In accordance with article No. 10 of Regulation (EU) 537/2014 of the European Parliament and of the Council, of April 16, 2014, and in addition to the key audit matters referred to above, we also provide the following information:
a) We were first appointed auditors of Mota-Engil, S.G.P.S., S.A. in the Shareholders' General Meeting of 24 May 2017 for the remaining period from 2015 to 2018.
b) The management has confirmed to us it has no knowledge of any allegation of fraud or suspicions of fraud with material effect in the financial statements. We have maintained professional scepticism throughout the audit and determined overall responses to address the risk of material misstatement due to fraud in the consolidated financial statements.
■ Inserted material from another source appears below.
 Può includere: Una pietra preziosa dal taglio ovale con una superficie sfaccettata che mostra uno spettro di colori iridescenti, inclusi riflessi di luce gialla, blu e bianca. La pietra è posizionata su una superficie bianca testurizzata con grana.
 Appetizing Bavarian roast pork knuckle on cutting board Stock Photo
Based on the work performed, we have not identified any material misstatement in the consolidated financial statements due to fraud.
c) We confirm that our audit opinion is consistent with the additional report that was prepared by us and issued to the Group's supervisory board as of 19 April 2018.
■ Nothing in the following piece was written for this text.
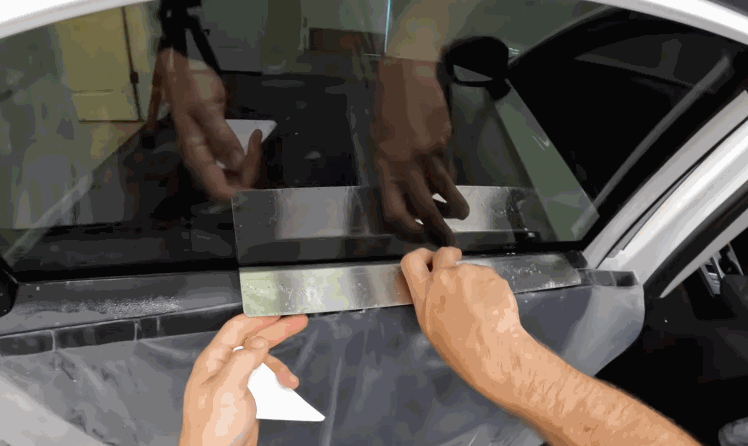 A technician uses a tool to press window film along the lower edge of a car window. The film is being trimmed and secured for a clean ceramic window tint installation.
d) We declare that we did not provide any prohibited non-audit services referred to in paragraph 8 of article No. 77 of the by-laws of the Institute of Statutory Auditors ("Estatutos da Ordem dos Revisores Oficiais de Contas") and that we remain independent of the Group in conducting our audit.
19 April 2018
PricewaterhouseCoopers & Associados - Sociedade de Revisores Oficiais de Contas, Lda. represented by:
António Joaquim Brochado Correia, R.O.C.
To the Shareholders of MOTA-ENGIL, SGPS, S.A.
In compliance with legal and statutory requirements, the Statutory Audit Board of MOTA-ENGIL, SGPS, S.A., presents the report of its activities during 2017, as well as its opinion on the documents comprising the consolidated financial report, which include the Management Report and the Consolidated Financial Statements prepared by the Company's Board of Directors for that year.
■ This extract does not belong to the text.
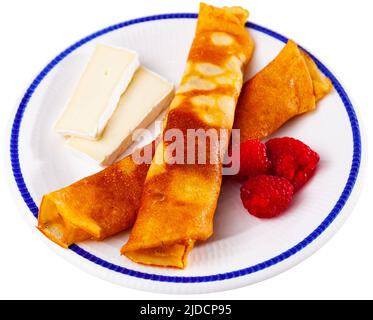 Pancake con miele, lamponi e fette di formaggio Foto Stock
The Statutory Audit Board met regularly and accompanied the progress of the Company, particularly through contacts with the Board of Directors and its members and with the main persons responsible for the Group's services, who provided all the information that was needed.
The Statutory Audit Board also accompanied the activity of the Statutory Auditor/External Auditor, and therefore obtained elements that were useful in the performance of its supervisory responsibilities. It also supervised the activity of the Statutory Auditor/External Auditor, including its independence and exemption.
The Statutory Audit Board analyzed the aforesaid documents of the consolidated financial report, the Consolidated Legal Certification of Accounts/Audit Report, issued by the Statutory Auditor/External Auditor, who is registered in the CMVM (Portuguese Market Securities Commission), as well as the additional reports addressed to the Statutory Audit Board.
Pursuant to the terms of Art. 245(1)(c) of the Securities Market Code, the members of the Statutory Audit Board hereby declare that, to the best of our knowledge, the information contained in the Consolidated Report and Accounts for 2017 was drawn up in accordance with the applicable accounting principles and gives a true and fair view of the assets and liabilities, the financial position and the results of MOTA-ENGIL, SGPS, S.A. and the companies within the perimeter of its consolidation, and that the Management Report faithfully describes the progress of the business, the financial and non financial performance and the position of MOTA-ENGIL, SGPS, S.A., and the companies within the perimeter of its consolidation, including a description of the main risks and uncertainties they face.
In light of the foregoing, the Statutory Audit Board is of the opinion that the aforementioned documents of the consolidated financial report presented by the Board of Directors should be approved.